Forever Today

December 08, 2020 blog post by Lecturer Knut Kåre Kirkholm share this article:

Football fans all over the world mourned when the Argentine footballer Diego Maradona passed away on November 25th. In response a commentator at my age wrote something that stuck with me: ‘You don’t mourn Maradona; you mourn your childhood.’ His death brought back all the wonderful memories of long summer evenings in front of the television after having spent the entire day on the football field playing through the evening matches.

In ‘Brand’, one of the plays of the Norwegian playwright Henrik Ibsen, there is a famous phrase that most Norwegians learn at school: ‘Only the lost is owned forever.’ We don’t know tomorrow, today we are too busy. That leaves us only with sentimentally mourning the lost opportunities of yesterday.

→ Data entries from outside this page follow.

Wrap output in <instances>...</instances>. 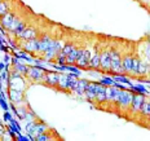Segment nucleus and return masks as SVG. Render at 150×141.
Here are the masks:
<instances>
[{
	"instance_id": "17",
	"label": "nucleus",
	"mask_w": 150,
	"mask_h": 141,
	"mask_svg": "<svg viewBox=\"0 0 150 141\" xmlns=\"http://www.w3.org/2000/svg\"><path fill=\"white\" fill-rule=\"evenodd\" d=\"M29 65H25V64H20V62H17L16 65H13V70L17 71L18 74H21L22 77H26L27 75V71H29Z\"/></svg>"
},
{
	"instance_id": "5",
	"label": "nucleus",
	"mask_w": 150,
	"mask_h": 141,
	"mask_svg": "<svg viewBox=\"0 0 150 141\" xmlns=\"http://www.w3.org/2000/svg\"><path fill=\"white\" fill-rule=\"evenodd\" d=\"M47 70L39 67V66H30L29 71H27L26 78L30 80V83H38V84H43L44 83V78H45Z\"/></svg>"
},
{
	"instance_id": "27",
	"label": "nucleus",
	"mask_w": 150,
	"mask_h": 141,
	"mask_svg": "<svg viewBox=\"0 0 150 141\" xmlns=\"http://www.w3.org/2000/svg\"><path fill=\"white\" fill-rule=\"evenodd\" d=\"M0 96H1V93H0Z\"/></svg>"
},
{
	"instance_id": "6",
	"label": "nucleus",
	"mask_w": 150,
	"mask_h": 141,
	"mask_svg": "<svg viewBox=\"0 0 150 141\" xmlns=\"http://www.w3.org/2000/svg\"><path fill=\"white\" fill-rule=\"evenodd\" d=\"M20 48L23 52L30 53L31 56H38L39 53V36L29 40H20Z\"/></svg>"
},
{
	"instance_id": "13",
	"label": "nucleus",
	"mask_w": 150,
	"mask_h": 141,
	"mask_svg": "<svg viewBox=\"0 0 150 141\" xmlns=\"http://www.w3.org/2000/svg\"><path fill=\"white\" fill-rule=\"evenodd\" d=\"M39 35H40L39 30H38L36 27L30 26V25H29V26H27L26 29L23 30V33L17 38V40H29V39H34V38H38Z\"/></svg>"
},
{
	"instance_id": "24",
	"label": "nucleus",
	"mask_w": 150,
	"mask_h": 141,
	"mask_svg": "<svg viewBox=\"0 0 150 141\" xmlns=\"http://www.w3.org/2000/svg\"><path fill=\"white\" fill-rule=\"evenodd\" d=\"M4 69H5V64L4 62H0V71L4 70Z\"/></svg>"
},
{
	"instance_id": "23",
	"label": "nucleus",
	"mask_w": 150,
	"mask_h": 141,
	"mask_svg": "<svg viewBox=\"0 0 150 141\" xmlns=\"http://www.w3.org/2000/svg\"><path fill=\"white\" fill-rule=\"evenodd\" d=\"M4 119H5V120H12V119H11V114H9V113H5V114H4Z\"/></svg>"
},
{
	"instance_id": "19",
	"label": "nucleus",
	"mask_w": 150,
	"mask_h": 141,
	"mask_svg": "<svg viewBox=\"0 0 150 141\" xmlns=\"http://www.w3.org/2000/svg\"><path fill=\"white\" fill-rule=\"evenodd\" d=\"M11 11V4H9L8 0H3L1 3H0V16L8 13V12Z\"/></svg>"
},
{
	"instance_id": "4",
	"label": "nucleus",
	"mask_w": 150,
	"mask_h": 141,
	"mask_svg": "<svg viewBox=\"0 0 150 141\" xmlns=\"http://www.w3.org/2000/svg\"><path fill=\"white\" fill-rule=\"evenodd\" d=\"M146 96H144V93H133V98H132V102H131V106H129V111L127 114V118L129 119H135L137 115H139L140 110H141L142 105H144V101H145Z\"/></svg>"
},
{
	"instance_id": "10",
	"label": "nucleus",
	"mask_w": 150,
	"mask_h": 141,
	"mask_svg": "<svg viewBox=\"0 0 150 141\" xmlns=\"http://www.w3.org/2000/svg\"><path fill=\"white\" fill-rule=\"evenodd\" d=\"M60 75L58 73H54V71H47L45 73V78H44V86L49 87V88L57 89L58 87V82H60Z\"/></svg>"
},
{
	"instance_id": "20",
	"label": "nucleus",
	"mask_w": 150,
	"mask_h": 141,
	"mask_svg": "<svg viewBox=\"0 0 150 141\" xmlns=\"http://www.w3.org/2000/svg\"><path fill=\"white\" fill-rule=\"evenodd\" d=\"M137 1H139L142 7H145L146 9H149L150 11V0H137Z\"/></svg>"
},
{
	"instance_id": "16",
	"label": "nucleus",
	"mask_w": 150,
	"mask_h": 141,
	"mask_svg": "<svg viewBox=\"0 0 150 141\" xmlns=\"http://www.w3.org/2000/svg\"><path fill=\"white\" fill-rule=\"evenodd\" d=\"M88 83L89 82L88 80H86V79H78V86H76V88H75L74 93H76V95H79V96H83L84 92L87 91Z\"/></svg>"
},
{
	"instance_id": "11",
	"label": "nucleus",
	"mask_w": 150,
	"mask_h": 141,
	"mask_svg": "<svg viewBox=\"0 0 150 141\" xmlns=\"http://www.w3.org/2000/svg\"><path fill=\"white\" fill-rule=\"evenodd\" d=\"M16 17H17V13H16V12H12V11H9L8 13L0 16V26H1L5 31H9L11 30V26L14 22Z\"/></svg>"
},
{
	"instance_id": "7",
	"label": "nucleus",
	"mask_w": 150,
	"mask_h": 141,
	"mask_svg": "<svg viewBox=\"0 0 150 141\" xmlns=\"http://www.w3.org/2000/svg\"><path fill=\"white\" fill-rule=\"evenodd\" d=\"M100 52H101V43H95L92 49V56L89 60L88 70H100Z\"/></svg>"
},
{
	"instance_id": "1",
	"label": "nucleus",
	"mask_w": 150,
	"mask_h": 141,
	"mask_svg": "<svg viewBox=\"0 0 150 141\" xmlns=\"http://www.w3.org/2000/svg\"><path fill=\"white\" fill-rule=\"evenodd\" d=\"M132 98H133L132 91L122 88L119 97H118L117 102H115V108H117V111L115 113H118V114L122 115V117L127 118V114H128V111H129V106H131V102H132Z\"/></svg>"
},
{
	"instance_id": "9",
	"label": "nucleus",
	"mask_w": 150,
	"mask_h": 141,
	"mask_svg": "<svg viewBox=\"0 0 150 141\" xmlns=\"http://www.w3.org/2000/svg\"><path fill=\"white\" fill-rule=\"evenodd\" d=\"M53 39H54V38L51 36L49 34H44V33L40 34L39 35V53H38V56L42 57V56L44 55V52L51 47Z\"/></svg>"
},
{
	"instance_id": "8",
	"label": "nucleus",
	"mask_w": 150,
	"mask_h": 141,
	"mask_svg": "<svg viewBox=\"0 0 150 141\" xmlns=\"http://www.w3.org/2000/svg\"><path fill=\"white\" fill-rule=\"evenodd\" d=\"M91 56H92V49H91L86 44V47H84V51H83V53H82V56L78 58V61H76V64H75V66H78V67L80 69V70H88V65H89Z\"/></svg>"
},
{
	"instance_id": "21",
	"label": "nucleus",
	"mask_w": 150,
	"mask_h": 141,
	"mask_svg": "<svg viewBox=\"0 0 150 141\" xmlns=\"http://www.w3.org/2000/svg\"><path fill=\"white\" fill-rule=\"evenodd\" d=\"M112 82H114V80L110 79V78H102L101 84H104V86H111Z\"/></svg>"
},
{
	"instance_id": "18",
	"label": "nucleus",
	"mask_w": 150,
	"mask_h": 141,
	"mask_svg": "<svg viewBox=\"0 0 150 141\" xmlns=\"http://www.w3.org/2000/svg\"><path fill=\"white\" fill-rule=\"evenodd\" d=\"M74 48H75V44H74L73 42H66V43H64V47H62L60 55L65 56V57H67V56L70 55L71 51H73Z\"/></svg>"
},
{
	"instance_id": "22",
	"label": "nucleus",
	"mask_w": 150,
	"mask_h": 141,
	"mask_svg": "<svg viewBox=\"0 0 150 141\" xmlns=\"http://www.w3.org/2000/svg\"><path fill=\"white\" fill-rule=\"evenodd\" d=\"M0 105H1V108L4 109V110H8V104L5 102V100L3 96H1V98H0Z\"/></svg>"
},
{
	"instance_id": "3",
	"label": "nucleus",
	"mask_w": 150,
	"mask_h": 141,
	"mask_svg": "<svg viewBox=\"0 0 150 141\" xmlns=\"http://www.w3.org/2000/svg\"><path fill=\"white\" fill-rule=\"evenodd\" d=\"M111 56H110V44L101 43V52H100V71L102 74L110 73Z\"/></svg>"
},
{
	"instance_id": "25",
	"label": "nucleus",
	"mask_w": 150,
	"mask_h": 141,
	"mask_svg": "<svg viewBox=\"0 0 150 141\" xmlns=\"http://www.w3.org/2000/svg\"><path fill=\"white\" fill-rule=\"evenodd\" d=\"M1 79H7V74H5V73L1 74Z\"/></svg>"
},
{
	"instance_id": "15",
	"label": "nucleus",
	"mask_w": 150,
	"mask_h": 141,
	"mask_svg": "<svg viewBox=\"0 0 150 141\" xmlns=\"http://www.w3.org/2000/svg\"><path fill=\"white\" fill-rule=\"evenodd\" d=\"M106 87H108V86H104V84H101V86H100L98 92L96 93L95 105L97 106V108H101V106L106 102Z\"/></svg>"
},
{
	"instance_id": "26",
	"label": "nucleus",
	"mask_w": 150,
	"mask_h": 141,
	"mask_svg": "<svg viewBox=\"0 0 150 141\" xmlns=\"http://www.w3.org/2000/svg\"><path fill=\"white\" fill-rule=\"evenodd\" d=\"M1 1H3V0H0V3H1Z\"/></svg>"
},
{
	"instance_id": "14",
	"label": "nucleus",
	"mask_w": 150,
	"mask_h": 141,
	"mask_svg": "<svg viewBox=\"0 0 150 141\" xmlns=\"http://www.w3.org/2000/svg\"><path fill=\"white\" fill-rule=\"evenodd\" d=\"M137 118H139V123H141L142 120L149 122V119H150V97H146L145 98L144 105L139 113V115H137Z\"/></svg>"
},
{
	"instance_id": "2",
	"label": "nucleus",
	"mask_w": 150,
	"mask_h": 141,
	"mask_svg": "<svg viewBox=\"0 0 150 141\" xmlns=\"http://www.w3.org/2000/svg\"><path fill=\"white\" fill-rule=\"evenodd\" d=\"M122 55H123V49L119 47V44H110L111 65L109 74L112 75L122 74Z\"/></svg>"
},
{
	"instance_id": "28",
	"label": "nucleus",
	"mask_w": 150,
	"mask_h": 141,
	"mask_svg": "<svg viewBox=\"0 0 150 141\" xmlns=\"http://www.w3.org/2000/svg\"><path fill=\"white\" fill-rule=\"evenodd\" d=\"M149 122H150V119H149Z\"/></svg>"
},
{
	"instance_id": "12",
	"label": "nucleus",
	"mask_w": 150,
	"mask_h": 141,
	"mask_svg": "<svg viewBox=\"0 0 150 141\" xmlns=\"http://www.w3.org/2000/svg\"><path fill=\"white\" fill-rule=\"evenodd\" d=\"M86 45H75V48L71 51V53L66 57V65H75L78 58L82 56Z\"/></svg>"
}]
</instances>
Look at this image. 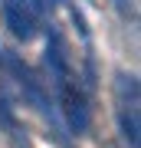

As Christians we can find comfort in the realisation that there is no yesterday with God. Yesterday’s sins are forgiven, and the troubles are in his hands. With God there is always today. That is also the wonderful message of Christmas: ‘Today in the town of David a Saviour has been born to you’ (Luk 2:10). He came to take away all our sins and burdens, and to ‘proclaim a year of the Lord’s favour’ (Luk 4:19). And as he continued in the synagogue of Nazareth, ‘Today this Scripture is fulfilled in your hearing.’ The last time Jesus proclaims his divine ‘today’ in Luke is on the cross: ‘Today you will be with me in paradise’ (Luk 23:43). In Jesus there is always newness and freshness.